(Scene-based reasoning records)
....................

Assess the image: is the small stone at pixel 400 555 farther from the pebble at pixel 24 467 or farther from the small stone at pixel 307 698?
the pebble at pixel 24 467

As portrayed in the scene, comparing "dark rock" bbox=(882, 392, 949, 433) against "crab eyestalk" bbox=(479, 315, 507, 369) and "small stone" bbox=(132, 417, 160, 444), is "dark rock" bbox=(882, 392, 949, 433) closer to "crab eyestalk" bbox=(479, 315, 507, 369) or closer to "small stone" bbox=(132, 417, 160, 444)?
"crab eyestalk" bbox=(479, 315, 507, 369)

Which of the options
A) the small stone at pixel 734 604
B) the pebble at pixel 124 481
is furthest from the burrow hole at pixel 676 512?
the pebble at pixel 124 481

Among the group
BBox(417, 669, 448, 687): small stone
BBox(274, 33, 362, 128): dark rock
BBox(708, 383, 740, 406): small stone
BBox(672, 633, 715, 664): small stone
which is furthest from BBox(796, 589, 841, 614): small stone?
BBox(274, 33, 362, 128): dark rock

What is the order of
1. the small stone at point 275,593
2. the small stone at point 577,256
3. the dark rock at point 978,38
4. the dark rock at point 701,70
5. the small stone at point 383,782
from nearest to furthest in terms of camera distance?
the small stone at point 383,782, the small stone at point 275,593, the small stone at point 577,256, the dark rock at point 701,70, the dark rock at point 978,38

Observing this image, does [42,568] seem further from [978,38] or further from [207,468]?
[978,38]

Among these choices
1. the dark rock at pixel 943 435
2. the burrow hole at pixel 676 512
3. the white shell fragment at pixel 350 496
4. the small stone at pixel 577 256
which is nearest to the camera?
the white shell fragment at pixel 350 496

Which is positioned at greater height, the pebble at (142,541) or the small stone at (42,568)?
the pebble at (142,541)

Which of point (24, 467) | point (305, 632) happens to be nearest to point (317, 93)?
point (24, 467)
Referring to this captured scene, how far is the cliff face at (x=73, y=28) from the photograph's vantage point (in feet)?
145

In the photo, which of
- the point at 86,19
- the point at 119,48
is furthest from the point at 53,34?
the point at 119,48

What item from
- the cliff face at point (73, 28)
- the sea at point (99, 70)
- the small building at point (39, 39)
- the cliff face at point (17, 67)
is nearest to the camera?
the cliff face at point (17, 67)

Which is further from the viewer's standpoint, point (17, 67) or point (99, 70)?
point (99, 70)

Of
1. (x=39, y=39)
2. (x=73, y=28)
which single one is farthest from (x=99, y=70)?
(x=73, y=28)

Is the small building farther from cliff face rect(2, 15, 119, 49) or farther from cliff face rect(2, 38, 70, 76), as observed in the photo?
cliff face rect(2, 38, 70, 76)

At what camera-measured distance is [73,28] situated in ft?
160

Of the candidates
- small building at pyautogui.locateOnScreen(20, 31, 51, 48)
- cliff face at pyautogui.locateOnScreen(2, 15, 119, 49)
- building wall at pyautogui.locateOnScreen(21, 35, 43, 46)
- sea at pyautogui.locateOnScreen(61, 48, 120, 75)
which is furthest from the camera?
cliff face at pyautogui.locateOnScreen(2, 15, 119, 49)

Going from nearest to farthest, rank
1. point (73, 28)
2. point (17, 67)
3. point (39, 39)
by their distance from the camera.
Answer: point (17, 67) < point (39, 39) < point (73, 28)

....................

# Problem to solve
Reproduce all of the records above word for word, without leaving any out or changing anything.

# Answer to the task
Assess the image: is the small stone at pixel 400 555 farther from the pebble at pixel 24 467 or farther from the small stone at pixel 307 698?
the pebble at pixel 24 467

As portrayed in the scene, comparing "dark rock" bbox=(882, 392, 949, 433) against "crab eyestalk" bbox=(479, 315, 507, 369) and "small stone" bbox=(132, 417, 160, 444), is "dark rock" bbox=(882, 392, 949, 433) closer to "crab eyestalk" bbox=(479, 315, 507, 369) or closer to "small stone" bbox=(132, 417, 160, 444)?
"crab eyestalk" bbox=(479, 315, 507, 369)

Which of the options
A) the small stone at pixel 734 604
B) the pebble at pixel 124 481
is furthest from the burrow hole at pixel 676 512?
the pebble at pixel 124 481

Among the group
BBox(417, 669, 448, 687): small stone
BBox(274, 33, 362, 128): dark rock
BBox(708, 383, 740, 406): small stone
BBox(672, 633, 715, 664): small stone
which is furthest from BBox(796, 589, 841, 614): small stone?
BBox(274, 33, 362, 128): dark rock

What is the order of
1. the small stone at point 275,593
2. the small stone at point 577,256
3. the dark rock at point 978,38
4. the dark rock at point 701,70
5. the small stone at point 383,782
from nearest to furthest in terms of camera distance?
the small stone at point 383,782, the small stone at point 275,593, the small stone at point 577,256, the dark rock at point 701,70, the dark rock at point 978,38

Observing this image, does [42,568] seem further from [978,38] or further from [207,468]?
[978,38]

Among these choices
1. the dark rock at pixel 943 435
2. the burrow hole at pixel 676 512
3. the white shell fragment at pixel 350 496
4. the small stone at pixel 577 256
which is nearest to the camera?
the white shell fragment at pixel 350 496

Which is positioned at greater height, the pebble at (142,541) or the small stone at (42,568)?
the pebble at (142,541)

Which of point (24, 467) | point (305, 632) happens to be nearest to point (317, 93)?
point (24, 467)
Referring to this captured scene, how far is the cliff face at (x=73, y=28) from the photograph's vantage point (in feet)?
145

In the photo, which of
- the point at 86,19
- the point at 119,48
is furthest from the point at 53,34?
the point at 119,48

What item from
- the cliff face at point (73, 28)
- the sea at point (99, 70)
- the small building at point (39, 39)
- the cliff face at point (17, 67)
is nearest to the camera?
the cliff face at point (17, 67)

Which is further from the viewer's standpoint, point (17, 67) or point (99, 70)?
point (99, 70)

Of
1. (x=39, y=39)
2. (x=73, y=28)
which single one is farthest from (x=99, y=70)?
(x=73, y=28)

Is the small building farther from cliff face rect(2, 15, 119, 49) or farther from cliff face rect(2, 38, 70, 76), as observed in the photo?
cliff face rect(2, 38, 70, 76)

At what camera-measured distance is [73,28] situated in ft?
160

Of the candidates
- small building at pyautogui.locateOnScreen(20, 31, 51, 48)
- cliff face at pyautogui.locateOnScreen(2, 15, 119, 49)
- building wall at pyautogui.locateOnScreen(21, 35, 43, 46)
- sea at pyautogui.locateOnScreen(61, 48, 120, 75)
which is furthest from the camera?
cliff face at pyautogui.locateOnScreen(2, 15, 119, 49)

Going from nearest to farthest, rank
1. point (73, 28)
2. point (17, 67)
3. point (39, 39)
by their distance from the camera.
Answer: point (17, 67) < point (39, 39) < point (73, 28)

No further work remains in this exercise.